> EXERCISE DETAILS:
Reproduce the forum post on flight training word for word, starting at "The aircraft type(s)" and stopping after "whatever comes along.".

#### EXTRACT ####

On the original topic, it's not the aeroplane that matters, it's the training and the willingness to read the POH and do what it says. It's also about making sure you never stop learning and planning for every flight.
Agreed. I learned in 150's. Instrument in a 172, and transitioned to taildraggers when the school where I was instructing bought a Citabria. CFII in a PA-28. I managed to successfully transition to corporate jets, airline jets, a civil C-130 and then a wide (wider) body jet. For the past 15 years or so, I have been enjoying going back to my roots flying a taildragger in the mountains and I had the opportunity, post-retirement, to fly a survey Twin Otter for a few years. My current hobby job is back in the jets. Those 150/152's and good instruction did me justice.

The aircraft type(s) didn't really seem to matter for me. I will say that when I was with Civil Air Patrol (in keeping with my personal policy to fly anything offered) I had the opportunity to checkout in a brand new, Garmin1000 C-182...and didn't like it. Actually left me cold, and I'm a hard-core iPad guy now. My CAP favorites were the Beaver, 185 and steam gauge 206 (in that order). My passion is really taildraggers.

I had some really good instructors and a few bad ones in the early days. Learned from them both. Good instruction works regardless of where the tailwheel location is, and variety of experience is a big contributor. Eat when its offered, sleep when you can and fly whatever comes along.

#### DATASET RECORDS ####

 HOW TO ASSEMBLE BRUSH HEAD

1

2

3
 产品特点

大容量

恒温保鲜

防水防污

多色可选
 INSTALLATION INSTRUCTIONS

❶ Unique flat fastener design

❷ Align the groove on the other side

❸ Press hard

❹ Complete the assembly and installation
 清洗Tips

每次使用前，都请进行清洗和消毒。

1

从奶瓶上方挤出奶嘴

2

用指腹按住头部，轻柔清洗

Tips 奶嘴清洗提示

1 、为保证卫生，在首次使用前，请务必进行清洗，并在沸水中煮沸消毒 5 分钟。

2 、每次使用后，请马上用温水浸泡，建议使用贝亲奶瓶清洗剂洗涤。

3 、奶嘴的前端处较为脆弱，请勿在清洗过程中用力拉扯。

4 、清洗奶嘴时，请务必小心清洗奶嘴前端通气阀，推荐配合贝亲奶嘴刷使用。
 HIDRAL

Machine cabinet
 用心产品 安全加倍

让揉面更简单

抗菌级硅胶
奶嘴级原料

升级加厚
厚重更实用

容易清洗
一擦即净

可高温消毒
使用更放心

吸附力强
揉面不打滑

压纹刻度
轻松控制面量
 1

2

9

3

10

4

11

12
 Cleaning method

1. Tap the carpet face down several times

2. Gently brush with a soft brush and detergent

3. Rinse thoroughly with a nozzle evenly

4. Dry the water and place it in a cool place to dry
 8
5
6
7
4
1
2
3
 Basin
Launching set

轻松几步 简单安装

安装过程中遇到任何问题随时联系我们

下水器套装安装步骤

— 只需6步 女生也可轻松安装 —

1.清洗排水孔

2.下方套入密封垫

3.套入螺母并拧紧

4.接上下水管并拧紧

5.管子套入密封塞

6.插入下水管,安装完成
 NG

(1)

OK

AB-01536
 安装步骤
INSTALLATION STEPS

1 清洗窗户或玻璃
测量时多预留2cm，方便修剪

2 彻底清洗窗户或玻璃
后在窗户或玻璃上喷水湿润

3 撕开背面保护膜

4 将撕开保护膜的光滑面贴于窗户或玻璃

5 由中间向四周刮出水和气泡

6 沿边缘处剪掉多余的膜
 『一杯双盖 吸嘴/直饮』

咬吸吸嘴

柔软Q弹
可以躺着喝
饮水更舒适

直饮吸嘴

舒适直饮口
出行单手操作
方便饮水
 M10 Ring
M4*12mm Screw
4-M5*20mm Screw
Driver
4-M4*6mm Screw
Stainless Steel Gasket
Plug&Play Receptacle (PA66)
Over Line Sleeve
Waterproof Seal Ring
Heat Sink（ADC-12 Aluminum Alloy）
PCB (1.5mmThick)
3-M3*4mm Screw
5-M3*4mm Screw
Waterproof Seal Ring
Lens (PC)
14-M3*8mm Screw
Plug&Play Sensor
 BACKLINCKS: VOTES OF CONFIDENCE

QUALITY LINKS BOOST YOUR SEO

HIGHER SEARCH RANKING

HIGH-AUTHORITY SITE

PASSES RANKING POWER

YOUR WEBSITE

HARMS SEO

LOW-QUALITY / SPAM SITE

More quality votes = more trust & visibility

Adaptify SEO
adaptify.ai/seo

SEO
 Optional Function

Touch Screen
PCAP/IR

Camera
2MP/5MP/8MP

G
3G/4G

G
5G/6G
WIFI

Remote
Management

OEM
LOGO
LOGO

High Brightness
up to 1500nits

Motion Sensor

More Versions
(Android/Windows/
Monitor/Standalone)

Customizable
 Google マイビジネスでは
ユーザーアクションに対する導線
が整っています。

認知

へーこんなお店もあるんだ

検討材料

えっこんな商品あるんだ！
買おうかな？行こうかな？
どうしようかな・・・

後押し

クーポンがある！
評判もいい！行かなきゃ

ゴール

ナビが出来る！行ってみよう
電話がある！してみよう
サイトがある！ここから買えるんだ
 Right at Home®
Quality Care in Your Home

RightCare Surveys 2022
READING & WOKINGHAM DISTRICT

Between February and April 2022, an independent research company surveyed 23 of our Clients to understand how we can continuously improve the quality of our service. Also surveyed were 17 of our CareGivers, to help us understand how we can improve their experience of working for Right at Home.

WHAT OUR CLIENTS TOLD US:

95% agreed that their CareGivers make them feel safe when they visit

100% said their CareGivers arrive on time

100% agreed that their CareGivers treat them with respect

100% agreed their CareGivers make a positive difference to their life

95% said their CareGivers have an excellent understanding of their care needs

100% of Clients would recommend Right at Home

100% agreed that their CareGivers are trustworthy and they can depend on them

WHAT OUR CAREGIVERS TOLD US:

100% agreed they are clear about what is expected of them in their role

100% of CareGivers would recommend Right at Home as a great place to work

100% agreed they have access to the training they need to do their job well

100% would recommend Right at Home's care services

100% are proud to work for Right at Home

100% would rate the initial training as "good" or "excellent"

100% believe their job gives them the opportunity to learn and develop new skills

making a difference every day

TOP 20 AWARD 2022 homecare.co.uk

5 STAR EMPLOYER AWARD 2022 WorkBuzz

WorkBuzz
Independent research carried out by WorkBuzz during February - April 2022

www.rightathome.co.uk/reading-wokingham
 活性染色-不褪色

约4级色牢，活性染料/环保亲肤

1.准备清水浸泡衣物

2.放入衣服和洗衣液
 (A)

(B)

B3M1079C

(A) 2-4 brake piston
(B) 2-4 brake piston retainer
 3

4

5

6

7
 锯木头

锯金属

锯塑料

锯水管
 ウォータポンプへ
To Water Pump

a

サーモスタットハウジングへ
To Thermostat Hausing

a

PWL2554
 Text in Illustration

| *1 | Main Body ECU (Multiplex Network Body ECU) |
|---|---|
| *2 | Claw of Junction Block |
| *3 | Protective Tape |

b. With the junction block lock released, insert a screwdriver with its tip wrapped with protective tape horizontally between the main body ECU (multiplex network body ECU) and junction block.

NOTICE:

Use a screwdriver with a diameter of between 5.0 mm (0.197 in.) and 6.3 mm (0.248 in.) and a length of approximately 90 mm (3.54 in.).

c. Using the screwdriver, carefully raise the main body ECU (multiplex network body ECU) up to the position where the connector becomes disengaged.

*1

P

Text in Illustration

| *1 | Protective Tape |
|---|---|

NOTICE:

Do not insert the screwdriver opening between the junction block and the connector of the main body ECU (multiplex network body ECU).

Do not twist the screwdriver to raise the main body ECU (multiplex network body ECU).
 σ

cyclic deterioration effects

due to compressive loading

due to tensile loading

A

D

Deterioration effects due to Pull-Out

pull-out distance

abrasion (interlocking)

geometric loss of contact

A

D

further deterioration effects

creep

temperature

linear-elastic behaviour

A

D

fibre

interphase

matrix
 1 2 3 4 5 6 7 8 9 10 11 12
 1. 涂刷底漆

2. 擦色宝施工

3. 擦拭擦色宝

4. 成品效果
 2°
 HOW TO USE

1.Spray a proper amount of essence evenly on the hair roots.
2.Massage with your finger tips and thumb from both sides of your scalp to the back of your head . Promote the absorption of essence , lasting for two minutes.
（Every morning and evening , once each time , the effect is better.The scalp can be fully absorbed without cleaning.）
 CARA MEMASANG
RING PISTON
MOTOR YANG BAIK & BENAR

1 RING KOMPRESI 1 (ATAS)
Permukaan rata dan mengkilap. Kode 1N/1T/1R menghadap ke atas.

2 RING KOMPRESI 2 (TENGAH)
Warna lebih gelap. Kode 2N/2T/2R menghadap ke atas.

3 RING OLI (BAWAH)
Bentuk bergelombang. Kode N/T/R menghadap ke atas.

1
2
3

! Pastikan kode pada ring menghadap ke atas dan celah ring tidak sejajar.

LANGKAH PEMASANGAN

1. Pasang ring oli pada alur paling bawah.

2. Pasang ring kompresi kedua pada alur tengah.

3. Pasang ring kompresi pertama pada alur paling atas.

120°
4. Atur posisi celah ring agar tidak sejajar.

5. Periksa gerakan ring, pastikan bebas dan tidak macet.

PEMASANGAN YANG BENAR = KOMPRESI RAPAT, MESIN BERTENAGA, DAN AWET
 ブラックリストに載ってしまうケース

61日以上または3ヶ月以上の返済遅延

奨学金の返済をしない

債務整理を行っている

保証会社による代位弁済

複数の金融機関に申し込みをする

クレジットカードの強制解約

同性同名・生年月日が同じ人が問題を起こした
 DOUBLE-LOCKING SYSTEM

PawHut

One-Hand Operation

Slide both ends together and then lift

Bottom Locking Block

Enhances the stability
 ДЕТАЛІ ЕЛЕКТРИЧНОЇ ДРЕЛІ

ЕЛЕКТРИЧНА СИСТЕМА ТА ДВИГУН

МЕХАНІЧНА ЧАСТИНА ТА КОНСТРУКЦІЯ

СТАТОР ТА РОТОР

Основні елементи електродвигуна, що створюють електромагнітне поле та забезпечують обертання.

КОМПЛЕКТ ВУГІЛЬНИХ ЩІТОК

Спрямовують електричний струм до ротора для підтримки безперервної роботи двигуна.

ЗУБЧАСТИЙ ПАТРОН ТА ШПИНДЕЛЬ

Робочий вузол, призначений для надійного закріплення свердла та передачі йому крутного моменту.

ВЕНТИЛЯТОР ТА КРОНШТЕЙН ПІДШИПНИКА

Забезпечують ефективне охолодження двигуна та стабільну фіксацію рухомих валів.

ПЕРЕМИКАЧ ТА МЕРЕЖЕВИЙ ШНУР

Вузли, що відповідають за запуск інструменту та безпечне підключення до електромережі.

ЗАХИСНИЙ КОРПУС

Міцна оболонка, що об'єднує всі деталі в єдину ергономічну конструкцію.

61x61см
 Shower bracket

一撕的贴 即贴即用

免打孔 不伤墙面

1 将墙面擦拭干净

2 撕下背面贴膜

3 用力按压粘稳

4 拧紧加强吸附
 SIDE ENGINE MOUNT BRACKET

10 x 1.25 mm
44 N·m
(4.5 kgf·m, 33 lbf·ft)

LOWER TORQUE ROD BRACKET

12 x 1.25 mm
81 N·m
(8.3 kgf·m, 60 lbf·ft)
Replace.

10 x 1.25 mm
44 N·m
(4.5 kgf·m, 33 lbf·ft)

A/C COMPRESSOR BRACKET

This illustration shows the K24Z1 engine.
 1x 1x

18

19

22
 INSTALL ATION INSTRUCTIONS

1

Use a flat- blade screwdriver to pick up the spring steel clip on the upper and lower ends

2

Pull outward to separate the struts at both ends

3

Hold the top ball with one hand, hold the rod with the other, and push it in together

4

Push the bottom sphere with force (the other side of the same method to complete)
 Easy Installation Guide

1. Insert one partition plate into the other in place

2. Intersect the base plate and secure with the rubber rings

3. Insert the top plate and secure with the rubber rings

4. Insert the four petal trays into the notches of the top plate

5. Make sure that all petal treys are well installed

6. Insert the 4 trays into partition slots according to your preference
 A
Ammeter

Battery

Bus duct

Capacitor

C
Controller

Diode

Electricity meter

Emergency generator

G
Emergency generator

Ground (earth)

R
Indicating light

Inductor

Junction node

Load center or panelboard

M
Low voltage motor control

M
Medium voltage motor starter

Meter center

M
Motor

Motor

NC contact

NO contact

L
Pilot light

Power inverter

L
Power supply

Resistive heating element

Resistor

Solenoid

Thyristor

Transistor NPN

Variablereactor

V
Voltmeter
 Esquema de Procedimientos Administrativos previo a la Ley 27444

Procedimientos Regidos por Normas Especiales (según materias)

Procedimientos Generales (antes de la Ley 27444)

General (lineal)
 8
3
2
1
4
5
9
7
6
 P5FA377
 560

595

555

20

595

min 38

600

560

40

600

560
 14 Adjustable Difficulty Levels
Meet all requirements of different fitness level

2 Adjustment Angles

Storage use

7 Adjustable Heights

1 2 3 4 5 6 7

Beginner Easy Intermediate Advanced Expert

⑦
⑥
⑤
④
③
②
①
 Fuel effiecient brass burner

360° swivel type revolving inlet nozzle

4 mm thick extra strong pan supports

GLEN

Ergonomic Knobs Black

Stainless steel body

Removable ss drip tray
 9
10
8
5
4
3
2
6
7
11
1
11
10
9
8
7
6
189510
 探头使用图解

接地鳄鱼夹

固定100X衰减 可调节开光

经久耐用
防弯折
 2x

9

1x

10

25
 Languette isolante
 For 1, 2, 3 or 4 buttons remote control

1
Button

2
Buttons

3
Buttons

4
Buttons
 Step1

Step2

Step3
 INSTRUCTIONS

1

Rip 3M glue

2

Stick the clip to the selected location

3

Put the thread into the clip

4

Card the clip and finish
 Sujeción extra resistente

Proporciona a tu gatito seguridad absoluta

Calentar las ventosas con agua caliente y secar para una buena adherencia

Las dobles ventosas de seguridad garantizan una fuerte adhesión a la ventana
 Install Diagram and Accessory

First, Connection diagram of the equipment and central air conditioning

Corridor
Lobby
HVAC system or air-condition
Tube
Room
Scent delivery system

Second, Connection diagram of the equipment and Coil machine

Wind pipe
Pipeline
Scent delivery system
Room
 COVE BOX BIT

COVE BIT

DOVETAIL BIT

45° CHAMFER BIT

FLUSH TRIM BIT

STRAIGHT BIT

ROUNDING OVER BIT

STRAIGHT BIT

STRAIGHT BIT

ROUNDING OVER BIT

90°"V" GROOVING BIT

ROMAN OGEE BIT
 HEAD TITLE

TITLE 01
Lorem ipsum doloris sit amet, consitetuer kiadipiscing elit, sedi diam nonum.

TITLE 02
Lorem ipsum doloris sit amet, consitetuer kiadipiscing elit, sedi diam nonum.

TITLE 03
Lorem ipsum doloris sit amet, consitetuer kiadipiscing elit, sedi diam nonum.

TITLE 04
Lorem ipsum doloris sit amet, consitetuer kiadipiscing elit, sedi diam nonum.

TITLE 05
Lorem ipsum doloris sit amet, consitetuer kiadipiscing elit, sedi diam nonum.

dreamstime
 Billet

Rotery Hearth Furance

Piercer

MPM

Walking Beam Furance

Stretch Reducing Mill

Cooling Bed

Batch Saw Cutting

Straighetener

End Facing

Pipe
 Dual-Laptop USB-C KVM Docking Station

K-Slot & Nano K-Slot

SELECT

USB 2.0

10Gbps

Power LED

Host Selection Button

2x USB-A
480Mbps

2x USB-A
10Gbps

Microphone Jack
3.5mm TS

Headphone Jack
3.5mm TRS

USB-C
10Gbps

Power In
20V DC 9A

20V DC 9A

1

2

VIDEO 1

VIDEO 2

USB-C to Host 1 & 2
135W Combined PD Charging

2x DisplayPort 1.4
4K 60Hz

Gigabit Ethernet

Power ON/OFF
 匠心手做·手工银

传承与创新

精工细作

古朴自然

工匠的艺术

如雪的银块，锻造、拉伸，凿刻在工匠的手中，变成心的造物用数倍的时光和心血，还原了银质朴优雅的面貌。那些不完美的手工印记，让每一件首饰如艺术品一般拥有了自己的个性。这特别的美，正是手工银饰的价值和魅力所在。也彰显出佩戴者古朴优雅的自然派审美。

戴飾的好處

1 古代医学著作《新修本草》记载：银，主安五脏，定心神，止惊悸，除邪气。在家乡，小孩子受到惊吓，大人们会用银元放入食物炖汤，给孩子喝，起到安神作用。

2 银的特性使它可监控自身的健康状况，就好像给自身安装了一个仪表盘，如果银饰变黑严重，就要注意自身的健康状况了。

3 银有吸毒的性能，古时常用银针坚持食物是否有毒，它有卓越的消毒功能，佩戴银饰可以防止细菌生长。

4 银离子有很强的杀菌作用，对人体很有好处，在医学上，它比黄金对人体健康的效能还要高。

####

> FINAL ANSWER:
The aircraft type(s) didn't really seem to matter for me. I will say that when I was with Civil Air Patrol (in keeping with my personal policy to fly anything offered) I had the opportunity to checkout in a brand new, Garmin1000 C-182...and didn't like it. Actually left me cold, and I'm a hard-core iPad guy now. My CAP favorites were the Beaver, 185 and steam gauge 206 (in that order). My passion is really taildraggers.

I had some really good instructors and a few bad ones in the early days. Learned from them both. Good instruction works regardless of where the tailwheel location is, and variety of experience is a big contributor. Eat when its offered, sleep when you can and fly whatever comes along.